HIV-1 molecular transmission networks. (A) HIV-1 subtype and gender, route of infection molecular transmission network, nodes of different colors represent different subtypes, different shapes represent different genders, different border colors represent different routes of infection, larger nodes represent higher degree values, values range 1–57. (B) molecular transmission network diagram of different domicile locations and marital status, age, nodes of different colors represent different regions, different shapes represent different marital status, the larger the node represents the older the age, value range 50–91. divorced: divorced or widowed.

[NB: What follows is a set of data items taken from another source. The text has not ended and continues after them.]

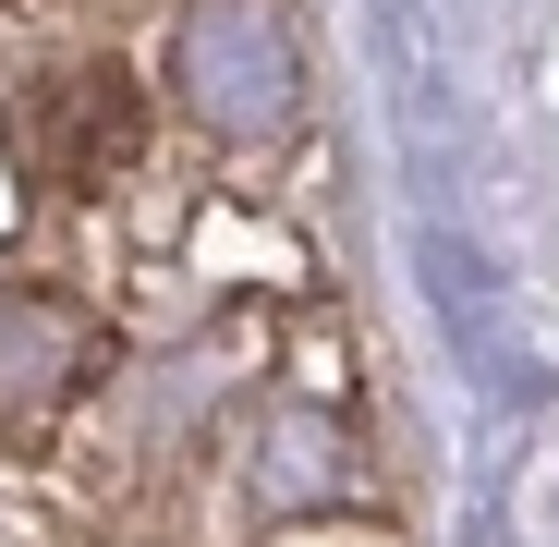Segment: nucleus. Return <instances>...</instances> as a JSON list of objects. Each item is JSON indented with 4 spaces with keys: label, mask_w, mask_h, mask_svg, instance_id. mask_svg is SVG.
<instances>
[{
    "label": "nucleus",
    "mask_w": 559,
    "mask_h": 547,
    "mask_svg": "<svg viewBox=\"0 0 559 547\" xmlns=\"http://www.w3.org/2000/svg\"><path fill=\"white\" fill-rule=\"evenodd\" d=\"M49 110H73V134H49V146H25V158L61 182V195L110 182V158H134V134H146L134 73H61V85H49Z\"/></svg>",
    "instance_id": "nucleus-1"
}]
</instances>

Analysis of factors influencing the molecular transmission network of HIV-1
Univariate and multifactor analyses were conducted with whether or not they were enrolled in the network as the dependent variable and age, gender, ethnicity, marriage, and route of infection as the independent variables. The results of the univariate analysis were combined with professional significance, and the influencing factors with P < 0.10 were finally selected as independent variables for inclusion in the multifactor analysis. The results of multifactorial logistic regression analysis showed that older age was more likely to be in the network (60–69, OR = 1.552, 95% CI:1.103–2.184; ≥70, OR = 2.259, 95% CI:1.466–3.481), and CRF01_AE was more likely to be in the network compared to CRF07_BC and other subtypes. For details, see (Table 2).

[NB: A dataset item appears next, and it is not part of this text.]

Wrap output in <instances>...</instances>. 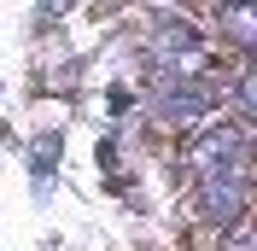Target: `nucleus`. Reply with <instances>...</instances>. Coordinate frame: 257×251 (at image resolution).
<instances>
[{"instance_id": "1", "label": "nucleus", "mask_w": 257, "mask_h": 251, "mask_svg": "<svg viewBox=\"0 0 257 251\" xmlns=\"http://www.w3.org/2000/svg\"><path fill=\"white\" fill-rule=\"evenodd\" d=\"M187 164L193 175L205 181V175L216 170H234V164H245V123H216V129H193V141H187Z\"/></svg>"}, {"instance_id": "2", "label": "nucleus", "mask_w": 257, "mask_h": 251, "mask_svg": "<svg viewBox=\"0 0 257 251\" xmlns=\"http://www.w3.org/2000/svg\"><path fill=\"white\" fill-rule=\"evenodd\" d=\"M199 210L210 216V228H234V222H245V164H234V170H216L199 181Z\"/></svg>"}, {"instance_id": "5", "label": "nucleus", "mask_w": 257, "mask_h": 251, "mask_svg": "<svg viewBox=\"0 0 257 251\" xmlns=\"http://www.w3.org/2000/svg\"><path fill=\"white\" fill-rule=\"evenodd\" d=\"M222 251H251V222H234L228 239H222Z\"/></svg>"}, {"instance_id": "3", "label": "nucleus", "mask_w": 257, "mask_h": 251, "mask_svg": "<svg viewBox=\"0 0 257 251\" xmlns=\"http://www.w3.org/2000/svg\"><path fill=\"white\" fill-rule=\"evenodd\" d=\"M164 117V123H176V129H187V123H199L210 111V94L205 88H187V76H164V88H158V105H152Z\"/></svg>"}, {"instance_id": "4", "label": "nucleus", "mask_w": 257, "mask_h": 251, "mask_svg": "<svg viewBox=\"0 0 257 251\" xmlns=\"http://www.w3.org/2000/svg\"><path fill=\"white\" fill-rule=\"evenodd\" d=\"M216 18H222V30H228V41H234V47H251V41H257V18L251 12H245V6H228V12H216Z\"/></svg>"}]
</instances>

Analysis of factors affecting individuals with high connectivity
Of the 601 subjects who entered the molecular network, 302 had a degree ≥ 6 and were defined as highly connected individuals in the molecular network. All highly connected individuals were infected through heterosexual transmission and were Han Chinese. Univariate analysis showed statistically significant differences in the distribution of highly connected individuals by age, sex, marriage, education, location, and genotype; further multivariate analysis showed that the older the age (compared with 50–59 years, 60–69 years, OR = 1.595, 95% CI: 1.026–2.479; ≥70 years, OR = 2.189, 95% CI: 1.295–3.699), two counties with household registration of RX and GJ (compared to FS county, OR = 4.654, 95% CI: 2.776–7.803; OR = 6.847, 95% CI: 3.464–13.533) and CRF08_BC subtype (compared to CRF01_AE, OR = 2.031. 95% CI: 1.225–3.367) were both more likely to be highly connected individuals, i.e., more inclined to connect six and more transmitters. High school literacy was less likely to be a highly connected individual compared to illiterate (OR = 0.262, 95% CI: 0.086–0.799), CRF07_BC subtype than CRF01_AE (OR = 0.415, 95% CI: 0.267–0.647). See Fig. 4 for details.